VORLIEGENDER TEXTAUSZUG:
Als alter Bücheronkel parierte ich: „Das stammt aus der Bibel. Nach Lukas hat Jesus in der Stunde der Entscheidung auf dem Ölberg vor seiner Verhaftung gebetet und dabei Blut und Wasser geschwitzt.“1

„Blödsinn!“ wehrte sich Frau Büser nun: „Der hat Essig geschwitzt, das weiß doch jeder.“

Gut, an solchen Stellen könnte man jetzt … Ich lasse es, schulterzuckend nicke ich das ab, gebe mich geschlagen, denn alles Weitere würde in einem Sinnlosgespräch enden. Nein, falsch! Es würde eben nicht enden, sondern es würde einfach immer und immer weiter gehen. Und dann bekomme ich Kopfweh. Und ich mag kein Kopfweh. Und darum nicke ich dann lieber schulterzuckend.

Deshalb sage ich auch nichts, als Frau Büser uns allen von der „Sturm- und Sangzeit“ ihres Mannes erzählt und aus diesem Grund ist es mir auch egal, wenn das „Kind aus dem Brunnen getrunken hat“ oder „Morgenstund Schlaf im Mund“ hat.
Wenn es heißt, „das Leben ist kein Pappenschlecken“ und „der Teufel schießt (sic!) auf die dickste Erbse“, dann ziehe ich den Kopf zwischen die Schultern, damit er nicht abfällt und mache einfach meine Bürotür hinter mir zu.

„Das Leben ist kein Promihof“ ist noch die aktuellste Entwicklung dieser Verballhornungen, aber man scheut weder vor Bibelstellen, noch vor alten Sprichwörtern zurück. Manchmal meine ich fast, die machen das absichtlich.
Aber dafür höre ich viel zu oft unbeabsichtigt und unbemerkt zu.

Als Horst im Korb kann man da nur das Hirn auf Durchzug schalten. Zumindest habe ich das jahrelang versucht. Aber diese Verballhornungen sind wie Ohrwürmer. Hat man sie einmal im Kopf und hat man sie dann auch noch einmal, zum Beispiel der Allerliebsten, weitererzählt, graben sie sich in den Hirnwindungen fest. Die Synapsen bilden dann feste Eiweißstrukturen um diese Blödsinnsinformation und man wird die Verhorstung nicht mehr los!
Irgendwann, man denkt gar nicht mehr an die ursprüngliche Begebenheit, kommt man in eine bestimmte Situation und sondert dann genau den gleichen Sprechsalat ab, wie die Verhorster.

GESPEICHERTE DATENSÄTZE:

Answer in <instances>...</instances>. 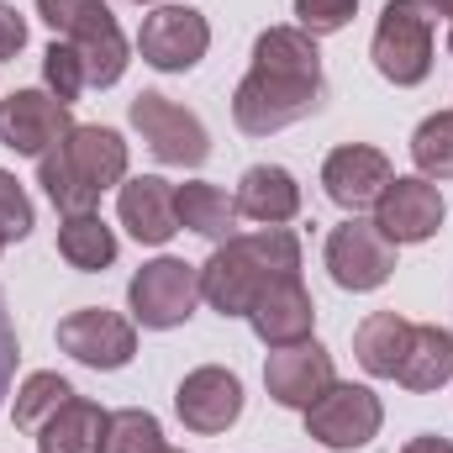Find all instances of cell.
...
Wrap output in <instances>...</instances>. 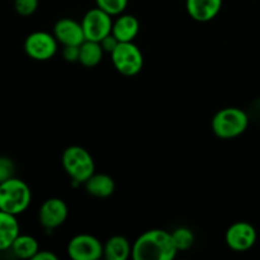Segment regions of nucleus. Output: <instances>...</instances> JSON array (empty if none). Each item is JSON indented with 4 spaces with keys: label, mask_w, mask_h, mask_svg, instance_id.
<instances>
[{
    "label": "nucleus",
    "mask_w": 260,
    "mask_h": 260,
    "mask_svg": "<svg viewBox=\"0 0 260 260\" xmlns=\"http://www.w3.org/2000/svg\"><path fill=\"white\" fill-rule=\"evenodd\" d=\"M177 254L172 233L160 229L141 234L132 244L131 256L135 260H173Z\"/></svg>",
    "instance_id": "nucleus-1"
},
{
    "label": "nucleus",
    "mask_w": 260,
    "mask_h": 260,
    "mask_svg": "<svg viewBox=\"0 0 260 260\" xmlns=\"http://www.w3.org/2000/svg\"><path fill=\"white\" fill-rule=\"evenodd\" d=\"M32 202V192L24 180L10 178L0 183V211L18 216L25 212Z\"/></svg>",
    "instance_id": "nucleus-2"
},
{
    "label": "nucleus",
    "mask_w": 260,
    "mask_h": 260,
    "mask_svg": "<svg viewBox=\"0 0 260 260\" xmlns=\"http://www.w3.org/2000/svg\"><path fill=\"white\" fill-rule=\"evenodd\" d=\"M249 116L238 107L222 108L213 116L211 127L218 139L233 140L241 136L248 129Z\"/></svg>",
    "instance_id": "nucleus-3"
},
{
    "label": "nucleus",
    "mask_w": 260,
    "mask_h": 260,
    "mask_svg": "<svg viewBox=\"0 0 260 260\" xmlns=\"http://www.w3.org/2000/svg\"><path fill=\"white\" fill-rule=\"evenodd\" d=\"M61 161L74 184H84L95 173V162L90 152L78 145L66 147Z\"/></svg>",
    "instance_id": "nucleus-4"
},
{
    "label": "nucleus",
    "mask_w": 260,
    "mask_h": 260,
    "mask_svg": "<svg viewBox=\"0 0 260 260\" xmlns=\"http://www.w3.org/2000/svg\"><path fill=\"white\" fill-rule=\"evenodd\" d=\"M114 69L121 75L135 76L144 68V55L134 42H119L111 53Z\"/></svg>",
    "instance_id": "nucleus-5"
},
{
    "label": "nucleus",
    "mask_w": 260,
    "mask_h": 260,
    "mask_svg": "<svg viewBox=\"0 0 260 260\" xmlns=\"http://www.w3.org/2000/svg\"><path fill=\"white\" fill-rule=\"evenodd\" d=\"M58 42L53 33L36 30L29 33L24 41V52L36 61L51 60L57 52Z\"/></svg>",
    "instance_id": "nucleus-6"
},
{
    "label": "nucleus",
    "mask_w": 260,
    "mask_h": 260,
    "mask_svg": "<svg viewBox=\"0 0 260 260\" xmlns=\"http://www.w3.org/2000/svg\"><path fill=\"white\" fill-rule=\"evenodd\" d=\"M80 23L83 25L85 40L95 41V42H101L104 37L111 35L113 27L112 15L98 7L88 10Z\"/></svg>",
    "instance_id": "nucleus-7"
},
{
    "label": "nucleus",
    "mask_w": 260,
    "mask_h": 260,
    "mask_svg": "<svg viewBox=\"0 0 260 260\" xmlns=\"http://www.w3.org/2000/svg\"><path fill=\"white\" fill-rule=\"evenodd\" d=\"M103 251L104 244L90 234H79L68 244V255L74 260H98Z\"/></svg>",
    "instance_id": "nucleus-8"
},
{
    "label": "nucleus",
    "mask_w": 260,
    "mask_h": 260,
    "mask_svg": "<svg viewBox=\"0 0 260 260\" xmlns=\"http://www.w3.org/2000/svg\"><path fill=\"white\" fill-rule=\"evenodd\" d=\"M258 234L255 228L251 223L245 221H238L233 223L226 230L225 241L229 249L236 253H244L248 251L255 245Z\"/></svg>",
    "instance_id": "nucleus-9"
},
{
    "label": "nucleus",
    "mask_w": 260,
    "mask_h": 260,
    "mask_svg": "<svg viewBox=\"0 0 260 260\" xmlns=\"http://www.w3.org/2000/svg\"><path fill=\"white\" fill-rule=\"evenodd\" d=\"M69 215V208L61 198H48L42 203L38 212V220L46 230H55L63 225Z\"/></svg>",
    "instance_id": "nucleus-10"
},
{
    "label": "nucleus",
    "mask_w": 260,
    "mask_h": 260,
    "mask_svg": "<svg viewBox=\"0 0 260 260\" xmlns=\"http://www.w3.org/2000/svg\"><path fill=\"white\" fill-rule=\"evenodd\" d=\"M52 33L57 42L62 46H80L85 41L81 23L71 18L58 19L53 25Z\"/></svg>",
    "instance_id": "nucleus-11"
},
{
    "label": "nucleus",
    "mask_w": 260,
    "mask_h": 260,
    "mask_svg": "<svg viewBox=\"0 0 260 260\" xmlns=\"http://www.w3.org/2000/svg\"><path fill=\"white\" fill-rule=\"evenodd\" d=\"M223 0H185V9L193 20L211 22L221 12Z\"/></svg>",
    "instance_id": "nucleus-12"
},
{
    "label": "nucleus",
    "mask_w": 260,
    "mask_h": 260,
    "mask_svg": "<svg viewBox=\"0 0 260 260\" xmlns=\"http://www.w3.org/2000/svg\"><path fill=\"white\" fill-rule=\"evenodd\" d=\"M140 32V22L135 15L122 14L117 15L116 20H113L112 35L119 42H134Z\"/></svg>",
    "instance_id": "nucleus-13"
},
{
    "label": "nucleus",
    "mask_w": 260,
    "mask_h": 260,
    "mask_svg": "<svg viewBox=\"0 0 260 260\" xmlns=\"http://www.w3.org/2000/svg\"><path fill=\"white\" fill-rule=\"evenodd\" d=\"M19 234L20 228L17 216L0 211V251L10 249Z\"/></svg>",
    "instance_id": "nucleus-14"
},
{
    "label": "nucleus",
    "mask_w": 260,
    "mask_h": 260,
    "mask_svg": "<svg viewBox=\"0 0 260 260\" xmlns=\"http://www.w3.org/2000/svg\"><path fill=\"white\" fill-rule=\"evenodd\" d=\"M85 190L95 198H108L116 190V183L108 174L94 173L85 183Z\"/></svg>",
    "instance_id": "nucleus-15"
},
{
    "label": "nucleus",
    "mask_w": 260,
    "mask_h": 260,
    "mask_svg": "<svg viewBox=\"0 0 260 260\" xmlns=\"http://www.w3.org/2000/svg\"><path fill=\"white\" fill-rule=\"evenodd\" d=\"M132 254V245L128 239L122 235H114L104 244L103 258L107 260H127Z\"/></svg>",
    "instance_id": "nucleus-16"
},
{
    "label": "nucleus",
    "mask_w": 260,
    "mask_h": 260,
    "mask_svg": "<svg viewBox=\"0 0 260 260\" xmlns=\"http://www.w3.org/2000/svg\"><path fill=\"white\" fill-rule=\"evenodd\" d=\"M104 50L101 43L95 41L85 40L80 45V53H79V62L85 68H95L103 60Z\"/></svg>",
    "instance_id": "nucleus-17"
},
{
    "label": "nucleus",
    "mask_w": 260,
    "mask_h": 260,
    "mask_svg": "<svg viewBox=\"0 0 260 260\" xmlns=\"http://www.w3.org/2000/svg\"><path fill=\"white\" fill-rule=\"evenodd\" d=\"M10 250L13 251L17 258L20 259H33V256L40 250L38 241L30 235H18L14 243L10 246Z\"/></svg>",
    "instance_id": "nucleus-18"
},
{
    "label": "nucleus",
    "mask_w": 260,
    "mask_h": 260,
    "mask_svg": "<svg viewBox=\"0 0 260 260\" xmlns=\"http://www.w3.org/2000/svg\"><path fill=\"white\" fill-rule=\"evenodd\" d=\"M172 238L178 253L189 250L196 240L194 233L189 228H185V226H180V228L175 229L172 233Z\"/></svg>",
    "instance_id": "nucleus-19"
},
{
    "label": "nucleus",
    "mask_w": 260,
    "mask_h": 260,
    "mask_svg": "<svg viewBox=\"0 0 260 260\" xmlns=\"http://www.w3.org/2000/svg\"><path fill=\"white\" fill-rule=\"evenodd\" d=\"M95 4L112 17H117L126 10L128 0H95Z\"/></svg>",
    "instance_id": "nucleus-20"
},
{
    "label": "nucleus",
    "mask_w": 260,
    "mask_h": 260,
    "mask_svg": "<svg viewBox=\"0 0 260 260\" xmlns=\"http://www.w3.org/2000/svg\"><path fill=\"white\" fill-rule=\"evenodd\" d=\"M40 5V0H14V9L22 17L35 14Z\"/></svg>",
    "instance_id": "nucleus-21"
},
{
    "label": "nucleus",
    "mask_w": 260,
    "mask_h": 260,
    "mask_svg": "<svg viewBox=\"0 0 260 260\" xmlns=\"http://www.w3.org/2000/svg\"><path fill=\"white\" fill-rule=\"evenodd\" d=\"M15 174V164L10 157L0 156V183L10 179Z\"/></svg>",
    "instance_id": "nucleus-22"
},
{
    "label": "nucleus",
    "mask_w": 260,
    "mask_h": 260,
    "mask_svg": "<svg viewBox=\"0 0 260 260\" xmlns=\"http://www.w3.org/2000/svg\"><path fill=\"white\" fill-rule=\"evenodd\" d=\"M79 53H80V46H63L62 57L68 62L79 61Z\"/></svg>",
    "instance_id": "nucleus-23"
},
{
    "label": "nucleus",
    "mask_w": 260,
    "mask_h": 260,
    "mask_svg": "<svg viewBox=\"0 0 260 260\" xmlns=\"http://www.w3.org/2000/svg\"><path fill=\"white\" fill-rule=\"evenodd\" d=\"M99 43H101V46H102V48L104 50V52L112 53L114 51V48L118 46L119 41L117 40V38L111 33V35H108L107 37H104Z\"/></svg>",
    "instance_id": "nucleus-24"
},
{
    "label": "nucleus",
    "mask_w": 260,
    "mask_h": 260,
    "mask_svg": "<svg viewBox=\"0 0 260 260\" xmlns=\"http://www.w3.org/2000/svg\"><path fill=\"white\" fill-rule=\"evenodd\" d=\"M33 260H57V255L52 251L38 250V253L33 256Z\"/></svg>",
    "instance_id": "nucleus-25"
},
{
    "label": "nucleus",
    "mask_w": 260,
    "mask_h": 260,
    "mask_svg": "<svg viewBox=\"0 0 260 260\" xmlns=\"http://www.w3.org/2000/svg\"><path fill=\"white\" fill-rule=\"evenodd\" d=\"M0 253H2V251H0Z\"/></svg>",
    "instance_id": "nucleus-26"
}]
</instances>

ZU ERLEDIGENDE AUFGABEN:
1 > Welche Verballhornung bezeichnet der Textauszug über verdrehte Redensarten als die aktuellste?
2 > Fasse den Absatz des Textauszugs, der mit „Gut, an solchen Stellen“ beginnt, als kurze Stichpunktliste zusammen.
Maßgeblich ist allein der Textauszug.

DIE ANTWORTEN:
1 > „Das Leben ist kein Promihof“.

2 >
- Ich verzichte auf Widerspruch, nicke schulterzuckend und gebe mich geschlagen.
- Grund: Jede weitere Diskussion würde zu einem Sinnlosgespräch.
- Ein solches Gespräch würde nicht enden, sondern immer weitergehen.
- Davon bekäme ich Kopfweh, und das mag ich nicht.